Ele não havia exatamente perdido seu remédio. Na calada da noite, escalou o guarda-roupa e o escondeu lá em cima. O que ele não sabia era que a eficiente Liza o havia encontrado e colocado de volta no armário do banheiro.

— Eu sei onde está, papai! — exclamou Wendy, sempre feliz em ajudar. — Eu pego para o senhor! — E lá se foi antes que ele pudesse impedi-la.

Um desânimo se abateu sobre ele.

— John — o senhor Darling disse, sentindo um arrepio —, esse remédio é horrível. É doce, gosmento e nojento.

— Num minuto acaba, papai — respondeu John, divertindo-se.

Wendy entrou correndo, com o remédio em um copo.

— Fiz o mais rápido que consegui — ela disse, sem fôlego.

— Obrigado, você foi mesmo muito rápida — seu pai respondeu, com um tom irônico que ela não percebeu. — Primeiro o Michael — sugeriu, tentando se safar.

— O papai primeiro — respondeu Michael, que era desconfiado por natureza.

— Pode me fazer mal, sabia? — o senhor Darling disse em tom de ameaça.

— Vamos, papai! — insistiu John.

— Não se meta, John! — respondeu seu pai.

Wendy estava intrigada:

— Mas papai, achei que o senhor disse que não teria problemas para tomar.

— A questão não é essa — replicou o senhor Darling. — O fato é: há mais no meu copo do que na colher de Michael — disse, com o orgulho ferido quase explodindo seu peito. — Não é justo! Digo e repito: isso não é justo.

— Papai, estamos esperando — disse Michael, friamente.

— Eu sei muito bem disso, porque também estou!

— O papai é um covardão.

— E você também é um covardão.

— Eu não estou com medo.

— E quem disse que eu estou com medo?

— Ué, então toma o remédio.

— Então tome você também, oras.

Wendy teve uma excelente ideia:

— Por que os dois não tomam ao mesmo tempo?

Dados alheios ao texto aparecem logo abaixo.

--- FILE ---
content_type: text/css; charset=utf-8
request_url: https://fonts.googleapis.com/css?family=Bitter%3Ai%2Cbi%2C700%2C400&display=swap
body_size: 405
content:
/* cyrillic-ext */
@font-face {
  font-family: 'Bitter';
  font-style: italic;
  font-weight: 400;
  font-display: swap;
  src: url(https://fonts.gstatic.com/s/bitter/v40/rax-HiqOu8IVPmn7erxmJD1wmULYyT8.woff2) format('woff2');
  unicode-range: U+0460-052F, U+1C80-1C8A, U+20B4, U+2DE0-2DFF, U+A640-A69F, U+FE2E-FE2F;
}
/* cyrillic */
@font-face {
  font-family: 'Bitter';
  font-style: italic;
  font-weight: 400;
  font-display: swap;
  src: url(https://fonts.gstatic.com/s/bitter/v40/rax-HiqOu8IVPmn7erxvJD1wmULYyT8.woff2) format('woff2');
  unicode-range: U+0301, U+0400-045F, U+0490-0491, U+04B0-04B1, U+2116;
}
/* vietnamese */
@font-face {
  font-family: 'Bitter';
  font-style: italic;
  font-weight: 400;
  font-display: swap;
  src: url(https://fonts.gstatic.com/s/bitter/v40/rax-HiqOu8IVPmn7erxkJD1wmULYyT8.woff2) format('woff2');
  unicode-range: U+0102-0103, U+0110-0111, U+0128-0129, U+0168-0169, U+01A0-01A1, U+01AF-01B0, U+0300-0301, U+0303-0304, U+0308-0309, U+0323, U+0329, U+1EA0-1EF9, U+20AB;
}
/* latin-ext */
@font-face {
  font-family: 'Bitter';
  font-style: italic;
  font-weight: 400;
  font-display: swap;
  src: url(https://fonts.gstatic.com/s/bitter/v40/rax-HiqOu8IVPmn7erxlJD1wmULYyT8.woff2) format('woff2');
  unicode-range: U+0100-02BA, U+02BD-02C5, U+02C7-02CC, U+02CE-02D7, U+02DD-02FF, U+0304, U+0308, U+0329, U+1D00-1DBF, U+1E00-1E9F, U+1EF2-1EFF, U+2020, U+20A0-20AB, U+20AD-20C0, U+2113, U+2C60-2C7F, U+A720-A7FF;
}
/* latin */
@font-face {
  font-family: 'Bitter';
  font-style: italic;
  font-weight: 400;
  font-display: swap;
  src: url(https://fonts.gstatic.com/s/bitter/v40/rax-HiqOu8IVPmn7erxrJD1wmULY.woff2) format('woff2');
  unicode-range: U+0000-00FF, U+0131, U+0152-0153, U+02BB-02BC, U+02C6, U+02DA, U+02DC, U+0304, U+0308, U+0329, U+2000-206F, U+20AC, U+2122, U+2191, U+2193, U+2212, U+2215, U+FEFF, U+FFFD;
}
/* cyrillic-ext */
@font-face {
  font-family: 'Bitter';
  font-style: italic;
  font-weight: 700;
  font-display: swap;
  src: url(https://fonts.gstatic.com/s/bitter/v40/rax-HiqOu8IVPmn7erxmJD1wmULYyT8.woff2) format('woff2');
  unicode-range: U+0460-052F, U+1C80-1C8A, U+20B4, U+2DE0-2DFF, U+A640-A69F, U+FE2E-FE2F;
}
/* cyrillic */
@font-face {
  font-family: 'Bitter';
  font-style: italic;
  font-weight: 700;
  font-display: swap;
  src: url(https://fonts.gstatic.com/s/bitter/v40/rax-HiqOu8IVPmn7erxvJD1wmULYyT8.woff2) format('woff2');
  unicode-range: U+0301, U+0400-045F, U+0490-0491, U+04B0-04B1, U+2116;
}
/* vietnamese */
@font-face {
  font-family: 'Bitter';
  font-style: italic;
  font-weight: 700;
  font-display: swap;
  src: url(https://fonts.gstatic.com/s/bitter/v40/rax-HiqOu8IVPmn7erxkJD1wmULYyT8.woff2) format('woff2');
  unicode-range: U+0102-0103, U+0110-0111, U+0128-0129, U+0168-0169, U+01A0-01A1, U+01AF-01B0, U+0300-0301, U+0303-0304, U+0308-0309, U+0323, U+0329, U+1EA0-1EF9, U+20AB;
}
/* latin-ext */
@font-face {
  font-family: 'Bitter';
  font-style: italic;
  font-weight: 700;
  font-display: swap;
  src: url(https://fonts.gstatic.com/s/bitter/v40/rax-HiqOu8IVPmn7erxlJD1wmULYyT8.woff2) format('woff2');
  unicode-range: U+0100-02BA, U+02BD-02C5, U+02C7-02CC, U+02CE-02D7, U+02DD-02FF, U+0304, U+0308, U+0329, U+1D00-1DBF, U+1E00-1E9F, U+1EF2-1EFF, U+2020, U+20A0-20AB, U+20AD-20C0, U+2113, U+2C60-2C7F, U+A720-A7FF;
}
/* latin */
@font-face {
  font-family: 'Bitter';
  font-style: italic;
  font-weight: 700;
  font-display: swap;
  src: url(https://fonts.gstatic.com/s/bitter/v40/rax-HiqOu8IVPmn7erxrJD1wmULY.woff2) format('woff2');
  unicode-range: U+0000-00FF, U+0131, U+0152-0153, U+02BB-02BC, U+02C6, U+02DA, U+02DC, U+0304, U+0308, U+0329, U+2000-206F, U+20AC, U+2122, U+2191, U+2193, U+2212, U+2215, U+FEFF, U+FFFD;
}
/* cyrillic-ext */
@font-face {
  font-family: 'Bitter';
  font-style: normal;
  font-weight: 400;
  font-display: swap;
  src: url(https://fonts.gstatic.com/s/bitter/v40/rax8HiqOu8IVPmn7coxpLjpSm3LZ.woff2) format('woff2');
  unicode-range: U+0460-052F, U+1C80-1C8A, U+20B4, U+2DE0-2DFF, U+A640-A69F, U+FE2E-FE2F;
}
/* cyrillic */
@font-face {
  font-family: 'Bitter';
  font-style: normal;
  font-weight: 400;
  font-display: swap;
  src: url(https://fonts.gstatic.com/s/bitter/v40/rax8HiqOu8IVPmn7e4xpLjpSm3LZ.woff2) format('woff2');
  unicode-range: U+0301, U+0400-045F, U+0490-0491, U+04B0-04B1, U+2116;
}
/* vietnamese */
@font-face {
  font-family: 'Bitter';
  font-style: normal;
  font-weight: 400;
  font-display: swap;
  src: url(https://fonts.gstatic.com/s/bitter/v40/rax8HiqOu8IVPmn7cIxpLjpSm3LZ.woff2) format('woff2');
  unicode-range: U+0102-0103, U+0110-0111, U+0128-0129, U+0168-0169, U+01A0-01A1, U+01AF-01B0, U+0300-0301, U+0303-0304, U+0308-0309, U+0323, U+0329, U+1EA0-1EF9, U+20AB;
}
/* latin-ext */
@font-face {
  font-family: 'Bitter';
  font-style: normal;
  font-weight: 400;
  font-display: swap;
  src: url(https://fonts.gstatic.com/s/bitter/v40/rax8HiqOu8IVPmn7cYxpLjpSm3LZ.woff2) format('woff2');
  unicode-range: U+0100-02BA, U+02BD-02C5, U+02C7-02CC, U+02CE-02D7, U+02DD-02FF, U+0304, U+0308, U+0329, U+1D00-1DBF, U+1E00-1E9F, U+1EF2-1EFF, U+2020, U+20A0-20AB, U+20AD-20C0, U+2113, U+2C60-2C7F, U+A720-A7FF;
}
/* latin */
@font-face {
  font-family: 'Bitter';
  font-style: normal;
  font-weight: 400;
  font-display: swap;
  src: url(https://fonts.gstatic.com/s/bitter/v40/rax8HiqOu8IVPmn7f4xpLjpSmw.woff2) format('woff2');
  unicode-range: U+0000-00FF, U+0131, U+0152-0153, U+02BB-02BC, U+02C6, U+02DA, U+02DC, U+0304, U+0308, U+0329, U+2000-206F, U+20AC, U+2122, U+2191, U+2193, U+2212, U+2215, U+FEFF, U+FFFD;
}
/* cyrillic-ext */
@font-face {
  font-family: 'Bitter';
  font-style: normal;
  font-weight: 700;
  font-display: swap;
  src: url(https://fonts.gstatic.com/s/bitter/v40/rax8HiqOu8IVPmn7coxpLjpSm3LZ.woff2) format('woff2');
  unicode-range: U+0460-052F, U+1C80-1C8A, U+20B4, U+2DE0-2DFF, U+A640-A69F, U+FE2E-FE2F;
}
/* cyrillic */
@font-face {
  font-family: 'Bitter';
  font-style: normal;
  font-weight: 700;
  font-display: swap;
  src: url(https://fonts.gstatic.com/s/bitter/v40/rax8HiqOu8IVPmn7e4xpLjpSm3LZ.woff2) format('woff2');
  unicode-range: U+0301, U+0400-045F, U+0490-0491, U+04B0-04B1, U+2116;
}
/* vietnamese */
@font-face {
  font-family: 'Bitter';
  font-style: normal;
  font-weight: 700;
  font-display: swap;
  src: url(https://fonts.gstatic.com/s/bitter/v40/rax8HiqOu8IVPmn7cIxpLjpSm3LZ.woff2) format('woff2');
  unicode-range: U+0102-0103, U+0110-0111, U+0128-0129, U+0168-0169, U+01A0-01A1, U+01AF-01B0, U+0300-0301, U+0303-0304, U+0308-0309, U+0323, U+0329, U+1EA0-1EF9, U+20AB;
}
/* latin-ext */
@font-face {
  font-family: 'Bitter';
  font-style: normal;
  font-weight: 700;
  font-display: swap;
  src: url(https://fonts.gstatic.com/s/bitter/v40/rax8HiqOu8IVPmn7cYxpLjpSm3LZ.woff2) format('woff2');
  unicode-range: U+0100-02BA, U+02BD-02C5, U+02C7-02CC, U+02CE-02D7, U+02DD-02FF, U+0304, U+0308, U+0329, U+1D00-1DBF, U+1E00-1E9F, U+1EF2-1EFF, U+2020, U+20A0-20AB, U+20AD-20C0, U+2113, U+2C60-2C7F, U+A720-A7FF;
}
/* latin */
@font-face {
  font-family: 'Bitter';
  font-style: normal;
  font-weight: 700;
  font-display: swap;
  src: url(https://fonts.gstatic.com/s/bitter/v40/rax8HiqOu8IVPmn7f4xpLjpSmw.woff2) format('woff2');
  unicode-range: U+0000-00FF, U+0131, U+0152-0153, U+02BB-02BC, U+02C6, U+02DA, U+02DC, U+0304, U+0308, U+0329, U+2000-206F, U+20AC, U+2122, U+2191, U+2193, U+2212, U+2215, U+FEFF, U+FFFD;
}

— Muito bem — disse o senhor Darling. — Pronto, Michael?

Wendy contou um, dois, três, e Michael engoliu seu remédio, mas o senhor Darling sorrateiramente escondeu seu copo nas costas.

Michael deu um grito de raiva e Wendy exclamou:

— Ah, papai!

— Como assim, “Ah, papai”? — o senhor Darling perguntou, indignado. — Pare com o berreiro, Michael. Eu queria tomar, mas... errei a pontaria.

O modo como os três olhavam para ele era desolador, como se não o admirassem mais:

— Escutem aqui, vocês três! — suplicou, assim que Nana saiu para ir ao banheiro. — Acabei de pensar em uma brincadeira ótima. Vou despejar meu remédio na tigela da Nana e ela vai beber achando que é leite!

De fato, o remédio tinha cor de leite, mas as crianças não compartilhavam o senso de humor do pai. Olhavam com um ar de reprovação enquanto ele jogava o remédio na tigela.

— Vejam como vai ser engraçado! — falou, meio titubeante, mas ninguém teve coragem de denunciá-lo quando a senhora Darling e Nana voltaram.

— Nana, minha cachorrinha linda — disse, dando tapinhas na cabeça dela.